46 min later 6007913 Anonymous
I feel quite depressed and empty. I had an abortion a few months ago (mental health reasons, i'm fucked in the head) and today would've been my due date. I feel disgusted, ashamed, guilty, like a piece of shit, like my life should be taken from me now, fuck everything, fuck it to the pits of hell.

47 min later 6007941 Anonymous
>Just got told that I was 'temporary'. >It sucks.

54 min later 6008046 Anonymous (1326647288619.gif 1136x1536 40kB)
>roommate and his gf are in the tub >other roommate has a chick over in his room that hes fuckin >sitting in my room smoking and getting drunk >mfw I am a failure at life

1 hours later 6008468 Anonymous (images.jpg 234x216 5kB)
I wanna go outside, party, somewhere. People. Socialize.

1 hours later 6008493 Anonymous
I feel like shit because I stuffed my face with junk food and soda. I'm bored as fuck despite having endless entertainment at my fingertips. I'm wondering how the fuck I lost control of my life.

1 hours later 6008502 Anonymous
>I want to avoid all my problems and go someplace >I'm feeling adventurous, but the society I live in has destroyed what's left of adventure

1 hours later 6008523 Anonymous
>ate too much shitty foods >sleepy as fuck

1 hours later 6008543 Anonymous
kind of nostalgic, Im watching a show I havent in years

1 hours later 6008559 Anonymous
>>6008493 It was probably after you made Angelica chocolate pudding at 4 AM.

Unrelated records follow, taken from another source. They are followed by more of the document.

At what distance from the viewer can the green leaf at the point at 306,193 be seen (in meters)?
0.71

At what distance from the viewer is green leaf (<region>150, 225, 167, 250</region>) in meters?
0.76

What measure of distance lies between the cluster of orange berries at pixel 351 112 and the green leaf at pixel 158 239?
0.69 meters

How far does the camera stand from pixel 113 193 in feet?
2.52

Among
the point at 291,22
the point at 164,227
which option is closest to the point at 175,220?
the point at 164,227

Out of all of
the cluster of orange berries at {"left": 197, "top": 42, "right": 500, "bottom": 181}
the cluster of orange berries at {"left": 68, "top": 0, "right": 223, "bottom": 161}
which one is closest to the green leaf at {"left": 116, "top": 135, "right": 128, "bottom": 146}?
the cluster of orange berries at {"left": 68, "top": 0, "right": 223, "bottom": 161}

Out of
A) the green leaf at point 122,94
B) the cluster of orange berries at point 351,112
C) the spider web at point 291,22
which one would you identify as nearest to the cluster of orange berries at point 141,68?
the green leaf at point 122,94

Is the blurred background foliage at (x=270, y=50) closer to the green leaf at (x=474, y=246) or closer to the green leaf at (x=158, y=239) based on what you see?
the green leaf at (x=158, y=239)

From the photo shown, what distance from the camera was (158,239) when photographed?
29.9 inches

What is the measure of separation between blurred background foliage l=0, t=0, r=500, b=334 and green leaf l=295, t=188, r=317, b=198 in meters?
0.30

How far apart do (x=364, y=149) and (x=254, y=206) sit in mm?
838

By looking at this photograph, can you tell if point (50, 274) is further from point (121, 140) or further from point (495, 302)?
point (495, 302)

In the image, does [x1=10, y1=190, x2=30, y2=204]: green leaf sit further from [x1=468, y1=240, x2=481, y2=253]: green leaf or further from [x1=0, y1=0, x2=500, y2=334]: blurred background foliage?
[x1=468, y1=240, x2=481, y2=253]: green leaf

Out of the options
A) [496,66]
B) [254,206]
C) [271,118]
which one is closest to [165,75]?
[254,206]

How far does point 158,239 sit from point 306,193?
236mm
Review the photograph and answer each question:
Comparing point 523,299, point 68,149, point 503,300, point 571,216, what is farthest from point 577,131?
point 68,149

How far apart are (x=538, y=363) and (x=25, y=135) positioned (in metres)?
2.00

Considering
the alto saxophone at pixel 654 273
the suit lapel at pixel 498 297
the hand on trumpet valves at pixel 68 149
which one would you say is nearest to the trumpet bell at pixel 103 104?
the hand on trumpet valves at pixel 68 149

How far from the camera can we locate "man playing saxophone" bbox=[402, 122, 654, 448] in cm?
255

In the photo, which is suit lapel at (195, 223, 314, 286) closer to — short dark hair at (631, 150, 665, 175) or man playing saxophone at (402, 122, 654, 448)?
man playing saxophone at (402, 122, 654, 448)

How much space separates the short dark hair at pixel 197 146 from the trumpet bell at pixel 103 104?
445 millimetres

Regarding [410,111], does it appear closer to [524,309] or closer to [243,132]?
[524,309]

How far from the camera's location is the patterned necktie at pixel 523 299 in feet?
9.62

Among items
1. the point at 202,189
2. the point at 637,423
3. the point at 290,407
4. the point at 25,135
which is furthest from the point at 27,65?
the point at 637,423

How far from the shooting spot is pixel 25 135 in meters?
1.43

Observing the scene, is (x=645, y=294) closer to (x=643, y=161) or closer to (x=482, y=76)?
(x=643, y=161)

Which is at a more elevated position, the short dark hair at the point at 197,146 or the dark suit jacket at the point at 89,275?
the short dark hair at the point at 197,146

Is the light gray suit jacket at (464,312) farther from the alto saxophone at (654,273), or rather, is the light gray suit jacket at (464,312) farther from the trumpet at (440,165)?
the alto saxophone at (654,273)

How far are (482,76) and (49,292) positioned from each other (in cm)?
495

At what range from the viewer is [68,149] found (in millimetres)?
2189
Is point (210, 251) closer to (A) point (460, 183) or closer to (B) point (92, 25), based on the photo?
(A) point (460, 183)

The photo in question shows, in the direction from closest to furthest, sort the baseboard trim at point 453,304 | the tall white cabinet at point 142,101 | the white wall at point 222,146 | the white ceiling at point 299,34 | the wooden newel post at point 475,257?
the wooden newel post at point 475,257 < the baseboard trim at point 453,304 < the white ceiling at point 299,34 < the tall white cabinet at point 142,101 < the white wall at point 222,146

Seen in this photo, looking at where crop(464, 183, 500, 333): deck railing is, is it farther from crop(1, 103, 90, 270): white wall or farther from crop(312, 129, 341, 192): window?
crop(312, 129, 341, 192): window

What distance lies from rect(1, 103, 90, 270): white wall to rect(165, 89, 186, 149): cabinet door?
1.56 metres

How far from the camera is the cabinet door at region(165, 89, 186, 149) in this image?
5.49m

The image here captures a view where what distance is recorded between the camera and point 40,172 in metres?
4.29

1 hours later 6008566 Anonymous
Tired after working all day Need take a piss, but would rather post on 4chan

1 hours later 6008570 Anonymous
>my head hurts >i wonder if i should ask him to skype tonight

1 hours later 6008634 Anonymous
>long weekend >gf overseas for the next year >having a drink, wank, large order of Nandos and the Seinfeld boxset >feel kind of meh >that feel when caring less and less about sex as the weeks go on >that feel when all alone, but I don't care two shits about rejoining the noble pursuit of wizardry >that sneaking suspicion that I'm better off without a woman holding me back from achieving my full potential

1 hours later 6008642 Anonymous
>Wow, I just realized I haven't talked to anyone in any way for hours >Man, there's nobody to talk to right now.

1 hours later 6008688 Anonymous
I have one day to decide between living in a studio apartment in a fairly shitty part of brooklyn, living with roommates in a good part of brooklyn, or moving back in with my mom in CT so I can pay off loans faster because no rent. I am feeling anxious and stressed out because I am torn between the sweetness of making that loan number go down like a rock or staying in incredible NYC, and if I stay in NYC i am still torn between dealing with roommates and getting a good neighborhood or getting a space all my own and having to feel less safe walking home at night.

1 hours later 6008729 Anonymous
>realized i hardly know the girl i've been having a crush on lately >i only fell in love with her looks and an image of her personality that i made up >in reality, we could have absolutely nothing in common or she might be a huge bitch

1 hours later 6008770 Anonymous
I need to stop fucking deluding myself. Nothing good is going to happen in my life unless I make some serious, drastic changes.